Olle Mulmo writes:
*Fault tolerance &al is mentioned but I don't think it is discussed (maybe indirectly in config rec on p 9) In part, we can deal with this in the client by making them more robust as discussed above. Perhaps at the end of #5 a section about fault tolerance or high availability:
Fault tolerance is currently covered by a footnote in section 7... a bit minimalistic. A new section 5.x sounds like a good plan, although I think the text below is not intended for all kinds of responders but rather that of root CAs and transponders/global redirectors?

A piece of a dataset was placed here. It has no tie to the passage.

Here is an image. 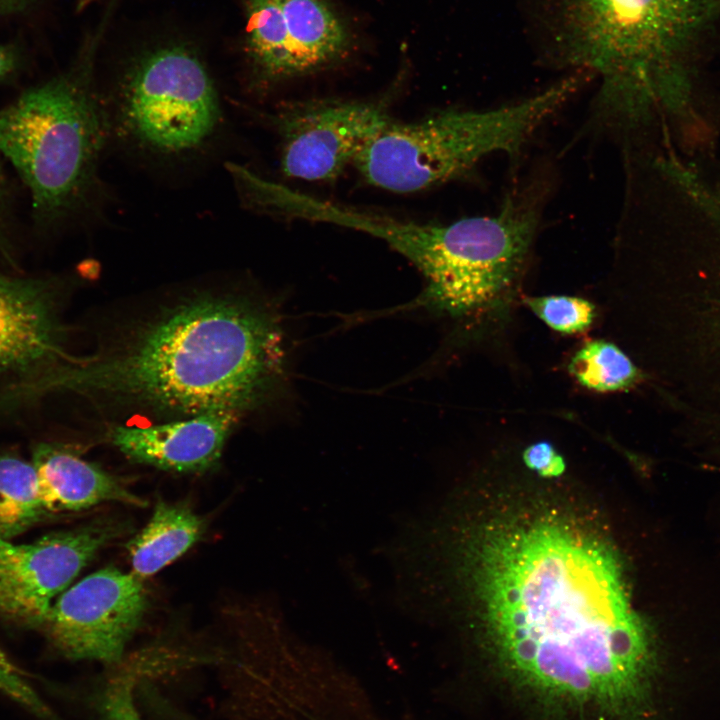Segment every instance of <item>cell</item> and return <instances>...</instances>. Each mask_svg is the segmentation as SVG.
<instances>
[{"instance_id": "cell-18", "label": "cell", "mask_w": 720, "mask_h": 720, "mask_svg": "<svg viewBox=\"0 0 720 720\" xmlns=\"http://www.w3.org/2000/svg\"><path fill=\"white\" fill-rule=\"evenodd\" d=\"M568 370L583 386L598 392L626 389L639 379V371L616 345L594 340L572 357Z\"/></svg>"}, {"instance_id": "cell-16", "label": "cell", "mask_w": 720, "mask_h": 720, "mask_svg": "<svg viewBox=\"0 0 720 720\" xmlns=\"http://www.w3.org/2000/svg\"><path fill=\"white\" fill-rule=\"evenodd\" d=\"M245 54L254 90L295 78L280 0H245Z\"/></svg>"}, {"instance_id": "cell-10", "label": "cell", "mask_w": 720, "mask_h": 720, "mask_svg": "<svg viewBox=\"0 0 720 720\" xmlns=\"http://www.w3.org/2000/svg\"><path fill=\"white\" fill-rule=\"evenodd\" d=\"M126 530L121 520L104 517L27 544L0 538V571L12 618L41 626L54 599Z\"/></svg>"}, {"instance_id": "cell-25", "label": "cell", "mask_w": 720, "mask_h": 720, "mask_svg": "<svg viewBox=\"0 0 720 720\" xmlns=\"http://www.w3.org/2000/svg\"><path fill=\"white\" fill-rule=\"evenodd\" d=\"M40 2L41 0H0V17L27 12Z\"/></svg>"}, {"instance_id": "cell-20", "label": "cell", "mask_w": 720, "mask_h": 720, "mask_svg": "<svg viewBox=\"0 0 720 720\" xmlns=\"http://www.w3.org/2000/svg\"><path fill=\"white\" fill-rule=\"evenodd\" d=\"M525 302L546 325L564 334L585 331L595 318L594 305L580 297L550 295L526 298Z\"/></svg>"}, {"instance_id": "cell-4", "label": "cell", "mask_w": 720, "mask_h": 720, "mask_svg": "<svg viewBox=\"0 0 720 720\" xmlns=\"http://www.w3.org/2000/svg\"><path fill=\"white\" fill-rule=\"evenodd\" d=\"M90 48L0 110V156L28 188L43 224L93 211L102 194L100 163L111 132Z\"/></svg>"}, {"instance_id": "cell-2", "label": "cell", "mask_w": 720, "mask_h": 720, "mask_svg": "<svg viewBox=\"0 0 720 720\" xmlns=\"http://www.w3.org/2000/svg\"><path fill=\"white\" fill-rule=\"evenodd\" d=\"M284 371L283 332L272 307L239 289L205 288L164 303L94 354L70 357L23 390L28 399L75 392L162 421L243 416L271 398Z\"/></svg>"}, {"instance_id": "cell-9", "label": "cell", "mask_w": 720, "mask_h": 720, "mask_svg": "<svg viewBox=\"0 0 720 720\" xmlns=\"http://www.w3.org/2000/svg\"><path fill=\"white\" fill-rule=\"evenodd\" d=\"M392 120L383 103L311 100L273 118L281 141V170L306 181L336 179Z\"/></svg>"}, {"instance_id": "cell-24", "label": "cell", "mask_w": 720, "mask_h": 720, "mask_svg": "<svg viewBox=\"0 0 720 720\" xmlns=\"http://www.w3.org/2000/svg\"><path fill=\"white\" fill-rule=\"evenodd\" d=\"M20 64V56L15 47L0 45V81L13 74Z\"/></svg>"}, {"instance_id": "cell-6", "label": "cell", "mask_w": 720, "mask_h": 720, "mask_svg": "<svg viewBox=\"0 0 720 720\" xmlns=\"http://www.w3.org/2000/svg\"><path fill=\"white\" fill-rule=\"evenodd\" d=\"M579 82L580 77L571 76L534 96L493 109H448L416 122L392 121L354 164L369 184L393 192L442 184L492 153L517 155Z\"/></svg>"}, {"instance_id": "cell-23", "label": "cell", "mask_w": 720, "mask_h": 720, "mask_svg": "<svg viewBox=\"0 0 720 720\" xmlns=\"http://www.w3.org/2000/svg\"><path fill=\"white\" fill-rule=\"evenodd\" d=\"M523 460L528 468L544 477H557L565 470L563 457L547 441H539L528 446L523 452Z\"/></svg>"}, {"instance_id": "cell-22", "label": "cell", "mask_w": 720, "mask_h": 720, "mask_svg": "<svg viewBox=\"0 0 720 720\" xmlns=\"http://www.w3.org/2000/svg\"><path fill=\"white\" fill-rule=\"evenodd\" d=\"M134 676L131 669L113 677L97 699L100 720H143L133 699Z\"/></svg>"}, {"instance_id": "cell-27", "label": "cell", "mask_w": 720, "mask_h": 720, "mask_svg": "<svg viewBox=\"0 0 720 720\" xmlns=\"http://www.w3.org/2000/svg\"><path fill=\"white\" fill-rule=\"evenodd\" d=\"M1 158L2 157L0 156V210L2 208V205L4 202V197L6 194L5 193L6 192V180H5V175H4V171H3V166L1 163Z\"/></svg>"}, {"instance_id": "cell-15", "label": "cell", "mask_w": 720, "mask_h": 720, "mask_svg": "<svg viewBox=\"0 0 720 720\" xmlns=\"http://www.w3.org/2000/svg\"><path fill=\"white\" fill-rule=\"evenodd\" d=\"M206 521L185 504L159 499L145 527L131 539L132 573L145 580L171 564L203 536Z\"/></svg>"}, {"instance_id": "cell-8", "label": "cell", "mask_w": 720, "mask_h": 720, "mask_svg": "<svg viewBox=\"0 0 720 720\" xmlns=\"http://www.w3.org/2000/svg\"><path fill=\"white\" fill-rule=\"evenodd\" d=\"M144 580L107 566L67 588L41 627L52 646L71 660L121 661L148 607Z\"/></svg>"}, {"instance_id": "cell-26", "label": "cell", "mask_w": 720, "mask_h": 720, "mask_svg": "<svg viewBox=\"0 0 720 720\" xmlns=\"http://www.w3.org/2000/svg\"><path fill=\"white\" fill-rule=\"evenodd\" d=\"M0 615L12 618L11 607L4 587L1 571H0Z\"/></svg>"}, {"instance_id": "cell-5", "label": "cell", "mask_w": 720, "mask_h": 720, "mask_svg": "<svg viewBox=\"0 0 720 720\" xmlns=\"http://www.w3.org/2000/svg\"><path fill=\"white\" fill-rule=\"evenodd\" d=\"M540 218L536 192L511 194L490 216L424 224L344 206L334 223L385 241L424 275L421 304L454 318L501 308L528 257Z\"/></svg>"}, {"instance_id": "cell-28", "label": "cell", "mask_w": 720, "mask_h": 720, "mask_svg": "<svg viewBox=\"0 0 720 720\" xmlns=\"http://www.w3.org/2000/svg\"><path fill=\"white\" fill-rule=\"evenodd\" d=\"M96 1H98V0H79L78 5H77V8H78L79 10H80V9H83V8L89 6L90 4H92L93 2H96Z\"/></svg>"}, {"instance_id": "cell-13", "label": "cell", "mask_w": 720, "mask_h": 720, "mask_svg": "<svg viewBox=\"0 0 720 720\" xmlns=\"http://www.w3.org/2000/svg\"><path fill=\"white\" fill-rule=\"evenodd\" d=\"M31 462L39 500L47 517L111 502L137 507L146 505L114 475L83 459L64 444H37Z\"/></svg>"}, {"instance_id": "cell-1", "label": "cell", "mask_w": 720, "mask_h": 720, "mask_svg": "<svg viewBox=\"0 0 720 720\" xmlns=\"http://www.w3.org/2000/svg\"><path fill=\"white\" fill-rule=\"evenodd\" d=\"M481 559L489 636L516 683L544 701L612 720L642 714L652 642L603 541L540 519L493 533Z\"/></svg>"}, {"instance_id": "cell-19", "label": "cell", "mask_w": 720, "mask_h": 720, "mask_svg": "<svg viewBox=\"0 0 720 720\" xmlns=\"http://www.w3.org/2000/svg\"><path fill=\"white\" fill-rule=\"evenodd\" d=\"M683 245L720 277V191L714 187H706L697 195Z\"/></svg>"}, {"instance_id": "cell-21", "label": "cell", "mask_w": 720, "mask_h": 720, "mask_svg": "<svg viewBox=\"0 0 720 720\" xmlns=\"http://www.w3.org/2000/svg\"><path fill=\"white\" fill-rule=\"evenodd\" d=\"M0 691L40 720H57L27 674L0 649Z\"/></svg>"}, {"instance_id": "cell-7", "label": "cell", "mask_w": 720, "mask_h": 720, "mask_svg": "<svg viewBox=\"0 0 720 720\" xmlns=\"http://www.w3.org/2000/svg\"><path fill=\"white\" fill-rule=\"evenodd\" d=\"M104 105L111 137L136 155L163 163L206 152L224 119L207 67L194 51L178 45L133 59Z\"/></svg>"}, {"instance_id": "cell-11", "label": "cell", "mask_w": 720, "mask_h": 720, "mask_svg": "<svg viewBox=\"0 0 720 720\" xmlns=\"http://www.w3.org/2000/svg\"><path fill=\"white\" fill-rule=\"evenodd\" d=\"M62 286L51 277L0 272V373L24 381L69 358L61 317Z\"/></svg>"}, {"instance_id": "cell-3", "label": "cell", "mask_w": 720, "mask_h": 720, "mask_svg": "<svg viewBox=\"0 0 720 720\" xmlns=\"http://www.w3.org/2000/svg\"><path fill=\"white\" fill-rule=\"evenodd\" d=\"M550 15L562 63L600 75L607 123L692 122L699 55L720 0H552Z\"/></svg>"}, {"instance_id": "cell-17", "label": "cell", "mask_w": 720, "mask_h": 720, "mask_svg": "<svg viewBox=\"0 0 720 720\" xmlns=\"http://www.w3.org/2000/svg\"><path fill=\"white\" fill-rule=\"evenodd\" d=\"M45 518L32 462L0 453V538L8 540Z\"/></svg>"}, {"instance_id": "cell-12", "label": "cell", "mask_w": 720, "mask_h": 720, "mask_svg": "<svg viewBox=\"0 0 720 720\" xmlns=\"http://www.w3.org/2000/svg\"><path fill=\"white\" fill-rule=\"evenodd\" d=\"M242 416L214 412L148 426L119 425L112 444L128 459L175 473H203L216 467Z\"/></svg>"}, {"instance_id": "cell-14", "label": "cell", "mask_w": 720, "mask_h": 720, "mask_svg": "<svg viewBox=\"0 0 720 720\" xmlns=\"http://www.w3.org/2000/svg\"><path fill=\"white\" fill-rule=\"evenodd\" d=\"M294 77L343 60L353 45L349 24L331 0H280Z\"/></svg>"}]
</instances>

How about this OCSP clients should adopt reliability strategies that take into account the possibility of network partitioning, but do not unduly delay the decision on certificate use. Under some circumstances clients may want to cache OCSP responses for short intervals [see 4.3]. Clients may wish to re-test non-responsive local and high visibility [which is what?] OCSP responders.

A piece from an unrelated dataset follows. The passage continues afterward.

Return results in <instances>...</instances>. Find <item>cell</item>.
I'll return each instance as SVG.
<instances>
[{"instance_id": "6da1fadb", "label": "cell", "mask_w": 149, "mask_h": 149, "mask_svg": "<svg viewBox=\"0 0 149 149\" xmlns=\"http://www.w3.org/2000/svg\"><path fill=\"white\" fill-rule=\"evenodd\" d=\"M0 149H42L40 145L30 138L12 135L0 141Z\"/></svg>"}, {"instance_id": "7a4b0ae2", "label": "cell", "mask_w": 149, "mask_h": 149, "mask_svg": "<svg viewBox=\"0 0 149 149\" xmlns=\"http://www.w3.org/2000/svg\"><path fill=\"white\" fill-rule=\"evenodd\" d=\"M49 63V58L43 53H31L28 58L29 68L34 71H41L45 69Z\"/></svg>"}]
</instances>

OCSP responders should be configured on a server with high OCSP responders intended to provide authoritative and/or high volumes of reponses, should be configured on a server with high .... availability capability: redundant, failure-correcting/responding hardware components. The OCSP responder system should be configured to automatically recover and continue from a single failure of disks supporting the current OCSP database, hardware security module, or other critical system component. This might be particularly important for OCSP responders that operate in whole or in part in transponder mode.
In order to deal with site failures or network partitioning, OCSP service providers should provision multiple, topologically and geographcally dispersed OCSP responders with mirrored OCSP databases and configuration. If possible, WAN high availability capability should be employed.
It seems to me the last paragraph applies to almost all OCSP responders. It's the same content as the footnote mentioned above which I had missed.